Die Herkunft dieser genetischen Spur wird derzeit  mit äußerster Genauigkeit überprüft. Und zwar in doppelter Hinsicht: Zum einen, ob Peggy Opfer eines rechtsgerichteten Terrors wurde. Zum zweiten, ob die Spur nicht doch möglicherweise durch ein Versehen oder eine Verunreinigung an den Fundort mitten im Wald gekommen ist. „Die Ergebnisse sind anschließend durch die Staatsanwaltschaft Bayreuth und die SoKo Peggy zu bewerten“, betonte der Leitende Oberstaatsanwalt Herbert Potzel.

Rechtsmedizin Jena schloss Verunreinigung aus

Böhnhardt starb, ebenso wie sein Komplize Uwe Mundlos, im November 2011 in einem Wohnmobil, das in Flammen aufging. Böhnhardts Leiche wurde gegen 18 Uhr aus den Resten des Wohnmobils geborgen – hier liegt der Ursprung der genetischen Spur des Terroristen, von dem es bis zu diesem Tag keine gab, nach 25 Verbrechen, die ihm zur Last gelegt werden. Von da wurde die Leiche ins rechtsmedizinische Institut nach Jena transportiert.

Einen Tag später, als die DNA-Spur Böhnhardts bekannt wurde, hatte sich das Institut mit einer langen Pressemitteilung zu Wort gemeldet. Und jedwede Verunreinigung ausgeschlossen. Zwar seien sowohl Peggys sterbliche Überreste als auch die von Böhnhardt dort untersucht worden, jedoch auf zwei verschiedenen Tischen in verschiedenen Abteilungen.  „Die Spurensicherung am Fundort der sterblichen Überreste von Peggy Knobloch sowie die Untersuchung der gesicherten Spuren im Fall Peggy Knobloch wurden ebenfalls nicht durch das Institut für Rechtsmedizin des Universitätsklinikums Jena durchgeführt. Insofern ist eine etwaige zufällige Übertragung von DNA zwischen beiden Fällen durch das Institut für Rechtsmedizin des Universitätsklinikums Jena ausgeschlossen.“

Für Staatsanwalt Potzel ist alles denkbar

Wie die Spur in das Institut in München kam, ist ebenso Teil der Ermittlungen wie die Mordermittlungen. Auch hier liefen Zeugen-Befragungen, sagte Potzel. Die Staatsanwaltschaft will eine externe Stelle mit der Überprüfung der Spur beauftragen.

** Arbeitsauftrag A **
Um welche Uhrzeit wurde Böhnhardts Leiche laut Lesetext aus den Resten des Wohnmobils geborgen?
** Arbeitsauftrag B **
Gib einen Abschnitt des Lesetexts wortgetreu aus: Setze bei den Worten „Die Herkunft dieser“ ein und höre nach „Oberstaatsanwalt Herbert Potzel.“ auf.
Die Zeilen stehen für sich und gehören nicht zum Lesetext.

** Datenauszug **
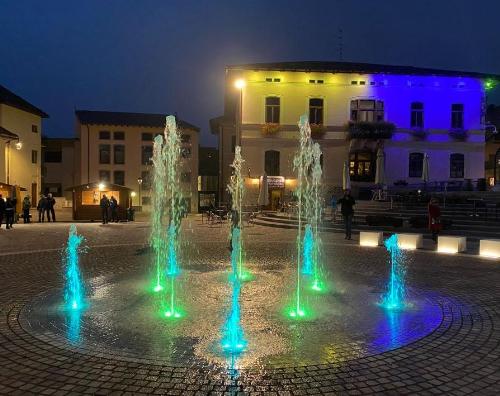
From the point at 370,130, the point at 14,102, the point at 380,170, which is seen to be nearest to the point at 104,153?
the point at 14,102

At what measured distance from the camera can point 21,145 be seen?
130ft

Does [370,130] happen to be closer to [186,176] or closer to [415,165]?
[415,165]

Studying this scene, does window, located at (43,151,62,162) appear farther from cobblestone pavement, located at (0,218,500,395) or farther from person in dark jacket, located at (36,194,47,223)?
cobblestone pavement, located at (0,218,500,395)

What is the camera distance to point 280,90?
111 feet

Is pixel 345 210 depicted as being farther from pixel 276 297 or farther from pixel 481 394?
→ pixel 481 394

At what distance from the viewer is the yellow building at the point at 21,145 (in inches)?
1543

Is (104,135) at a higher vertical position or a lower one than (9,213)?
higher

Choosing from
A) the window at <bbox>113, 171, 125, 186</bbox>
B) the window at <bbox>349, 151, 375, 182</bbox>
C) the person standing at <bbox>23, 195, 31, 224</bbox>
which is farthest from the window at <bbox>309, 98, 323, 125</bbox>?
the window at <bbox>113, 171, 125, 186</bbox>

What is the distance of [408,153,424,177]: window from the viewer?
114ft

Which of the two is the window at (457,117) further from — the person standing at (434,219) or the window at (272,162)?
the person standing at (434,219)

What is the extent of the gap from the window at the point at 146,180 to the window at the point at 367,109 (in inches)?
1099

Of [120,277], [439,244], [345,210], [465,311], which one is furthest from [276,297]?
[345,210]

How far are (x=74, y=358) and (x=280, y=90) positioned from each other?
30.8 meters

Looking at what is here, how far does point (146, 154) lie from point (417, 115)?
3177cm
---
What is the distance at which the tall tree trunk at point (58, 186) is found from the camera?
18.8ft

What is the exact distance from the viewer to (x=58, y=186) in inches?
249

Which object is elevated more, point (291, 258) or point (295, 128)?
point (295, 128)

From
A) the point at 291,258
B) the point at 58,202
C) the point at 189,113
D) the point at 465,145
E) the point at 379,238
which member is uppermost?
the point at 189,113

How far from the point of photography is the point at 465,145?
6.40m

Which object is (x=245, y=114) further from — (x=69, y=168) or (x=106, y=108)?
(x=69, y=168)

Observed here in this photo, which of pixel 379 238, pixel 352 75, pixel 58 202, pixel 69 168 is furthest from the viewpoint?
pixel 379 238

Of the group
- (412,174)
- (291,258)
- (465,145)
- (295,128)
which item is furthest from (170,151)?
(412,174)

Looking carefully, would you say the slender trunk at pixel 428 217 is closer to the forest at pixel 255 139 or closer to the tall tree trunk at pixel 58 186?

** Schriftliche Lösung A **
Gegen 18 Uhr.

** Schriftliche Lösung B **
Die Herkunft dieser genetischen Spur wird derzeit  mit äußerster Genauigkeit überprüft. Und zwar in doppelter Hinsicht: Zum einen, ob Peggy Opfer eines rechtsgerichteten Terrors wurde. Zum zweiten, ob die Spur nicht doch möglicherweise durch ein Versehen oder eine Verunreinigung an den Fundort mitten im Wald gekommen ist. „Die Ergebnisse sind anschließend durch die Staatsanwaltschaft Bayreuth und die SoKo Peggy zu bewerten“, betonte der Leitende Oberstaatsanwalt Herbert Potzel.